WHAT IS NEEDED — Reproduce without alteration the stretch of the listing from the line containing "From the depicted" through the line containing "2.66 metres", including both of those lines.

ITEMS —

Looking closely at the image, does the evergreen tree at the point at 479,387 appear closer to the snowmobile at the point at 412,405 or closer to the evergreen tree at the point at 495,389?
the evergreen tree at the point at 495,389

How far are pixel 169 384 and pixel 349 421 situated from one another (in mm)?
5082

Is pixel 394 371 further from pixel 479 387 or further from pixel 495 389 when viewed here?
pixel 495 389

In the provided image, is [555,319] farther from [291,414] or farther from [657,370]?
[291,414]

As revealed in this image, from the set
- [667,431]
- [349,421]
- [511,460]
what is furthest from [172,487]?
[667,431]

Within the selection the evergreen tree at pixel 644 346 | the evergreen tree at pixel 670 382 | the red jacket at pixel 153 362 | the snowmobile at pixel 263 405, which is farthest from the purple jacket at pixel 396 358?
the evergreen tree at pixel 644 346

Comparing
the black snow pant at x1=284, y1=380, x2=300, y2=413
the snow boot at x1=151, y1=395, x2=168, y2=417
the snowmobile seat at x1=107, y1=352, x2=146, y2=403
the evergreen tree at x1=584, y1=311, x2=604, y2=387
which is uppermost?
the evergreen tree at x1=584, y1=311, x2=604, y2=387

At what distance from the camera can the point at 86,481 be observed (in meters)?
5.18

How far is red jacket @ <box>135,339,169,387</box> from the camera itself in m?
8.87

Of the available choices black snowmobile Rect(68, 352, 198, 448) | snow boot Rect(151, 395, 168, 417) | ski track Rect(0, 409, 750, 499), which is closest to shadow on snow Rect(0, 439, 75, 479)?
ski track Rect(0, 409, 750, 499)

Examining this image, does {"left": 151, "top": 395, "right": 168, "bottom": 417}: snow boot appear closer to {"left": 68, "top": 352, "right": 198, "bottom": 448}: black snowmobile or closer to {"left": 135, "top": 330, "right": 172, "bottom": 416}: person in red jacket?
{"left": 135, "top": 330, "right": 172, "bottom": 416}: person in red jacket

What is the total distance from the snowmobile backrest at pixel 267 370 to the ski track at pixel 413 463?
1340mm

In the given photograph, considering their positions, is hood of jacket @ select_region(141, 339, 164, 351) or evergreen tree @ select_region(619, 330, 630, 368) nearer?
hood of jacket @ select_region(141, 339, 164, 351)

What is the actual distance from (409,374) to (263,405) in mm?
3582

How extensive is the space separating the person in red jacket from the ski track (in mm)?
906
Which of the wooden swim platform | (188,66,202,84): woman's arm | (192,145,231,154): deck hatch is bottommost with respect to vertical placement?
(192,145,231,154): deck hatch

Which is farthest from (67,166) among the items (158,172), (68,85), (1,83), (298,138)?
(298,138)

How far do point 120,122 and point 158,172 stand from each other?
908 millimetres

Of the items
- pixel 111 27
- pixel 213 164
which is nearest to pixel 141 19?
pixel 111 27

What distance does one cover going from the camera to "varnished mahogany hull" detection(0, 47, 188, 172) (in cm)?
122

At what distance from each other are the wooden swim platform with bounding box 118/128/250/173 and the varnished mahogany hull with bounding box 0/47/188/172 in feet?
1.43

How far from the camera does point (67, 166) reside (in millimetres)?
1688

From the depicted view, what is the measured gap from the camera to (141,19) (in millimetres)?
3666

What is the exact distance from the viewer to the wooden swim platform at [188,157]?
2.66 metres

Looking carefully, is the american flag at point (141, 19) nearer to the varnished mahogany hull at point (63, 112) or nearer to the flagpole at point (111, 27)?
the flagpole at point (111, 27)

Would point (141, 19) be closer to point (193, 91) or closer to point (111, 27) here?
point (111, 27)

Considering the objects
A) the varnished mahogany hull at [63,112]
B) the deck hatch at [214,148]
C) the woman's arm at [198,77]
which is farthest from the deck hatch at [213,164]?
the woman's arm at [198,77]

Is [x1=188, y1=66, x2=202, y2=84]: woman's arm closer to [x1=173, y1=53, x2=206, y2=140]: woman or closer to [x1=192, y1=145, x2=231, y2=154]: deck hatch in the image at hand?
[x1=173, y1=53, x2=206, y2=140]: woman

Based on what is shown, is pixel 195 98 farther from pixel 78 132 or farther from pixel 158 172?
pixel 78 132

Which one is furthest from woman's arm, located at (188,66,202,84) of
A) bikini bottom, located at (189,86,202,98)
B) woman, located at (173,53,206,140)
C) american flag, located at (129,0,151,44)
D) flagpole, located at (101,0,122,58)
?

EXERCISE OUTPUT —
From the depicted view, what is the measured gap from the camera to (141,19) (in millimetres)?
3666

What is the exact distance from the viewer to the wooden swim platform at [188,157]?
2.66 metres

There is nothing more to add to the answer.